* [Assigned task A]
Answer these questions from the passage on water drive oilfield recovery:
(i) What does the ultimate recovery factor symbolize the utilization of?
(ii) The final recovery factor is the product of which two quantities?
(iii) Which four geological and fluid properties are named as the main influences on water flooding efficiency?
* [Assigned task B] Write the next part of the passage on water drive oilfield recovery, picking up after its final sentence.

* [Given passage]
━━━
The water drive oilfield's ultimate recovery factor symbolizes the utilization of underground resources, an essential basis for oilfield development decisions, and an essential embodiment of the oilfield development level. The final recovery factor is the product of displacement efficiency and sweep volume factor. Therefore, the factors that affect water flooding efficiency and sweep volume coefficient affect water drive recovery. The efficiency of water flooding mainly depended on geological and fluid properties, such as reservoir type, reservoir heterogeneity, rock wettability, and crude oil viscosity.

At present, there are much researches on the influence of various factors on water flooding efficiency.
━━━
* [Entries shown]
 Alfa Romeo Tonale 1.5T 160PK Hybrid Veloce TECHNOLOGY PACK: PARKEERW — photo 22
━━━
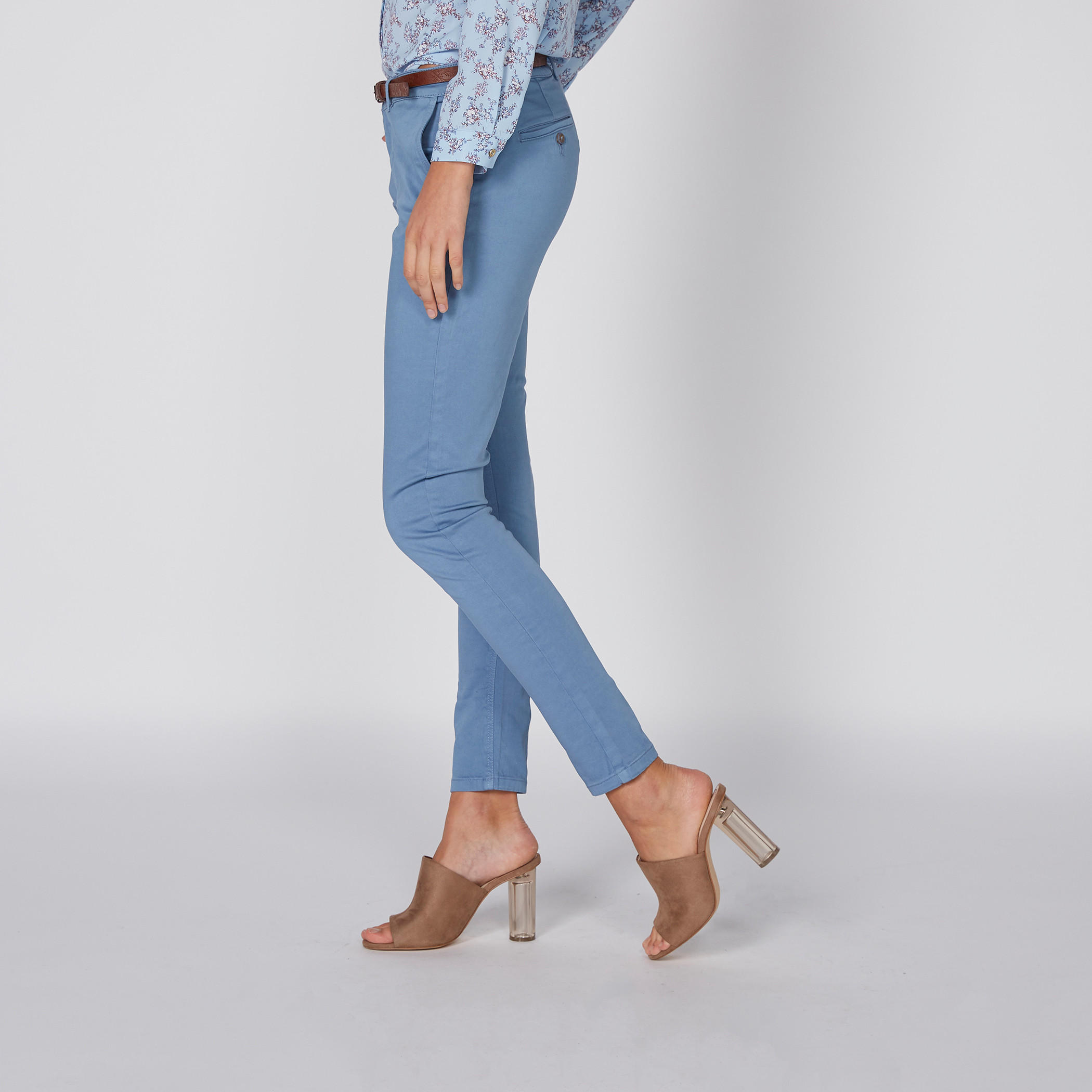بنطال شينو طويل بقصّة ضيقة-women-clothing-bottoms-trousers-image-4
━━━
* [Response A]
(i) Underground resources.
(ii) Displacement efficiency and the sweep volume factor.
(iii) Reservoir type, reservoir heterogeneity, rock wettability, and crude oil viscosity.

* [Response B]
In the aspect of the influence of rock wettability on oil displacement efficiency, some studies show that the wettability of reservoir rock is the main factor determining the distribution position, flow state, and distribution of fluid in porous media and reservoir wettability has a particular influence on water displacement efficiency (Donaldson et al. 1971; Anderson 1987; Jadhunandan et al. 1995). Before the water breakthrough, the oil displacement efficiency of the hydrophilic core is higher than that of the hydrophilic core. The oil displacement efficiency of weak hydrophilic samples is higher than that of hydrophilic solid samples (Xianmin et al. 1994). When the wettability is transformed from strong hydrophilic to near neutral wetting, the efficiency of water flooding increases (Morrow 1990), and some studies show that the weak hydrophilic rock sample with Amott wettability index of 0.20 can obtain the highest oil displacement efficiency (Jienian 1998).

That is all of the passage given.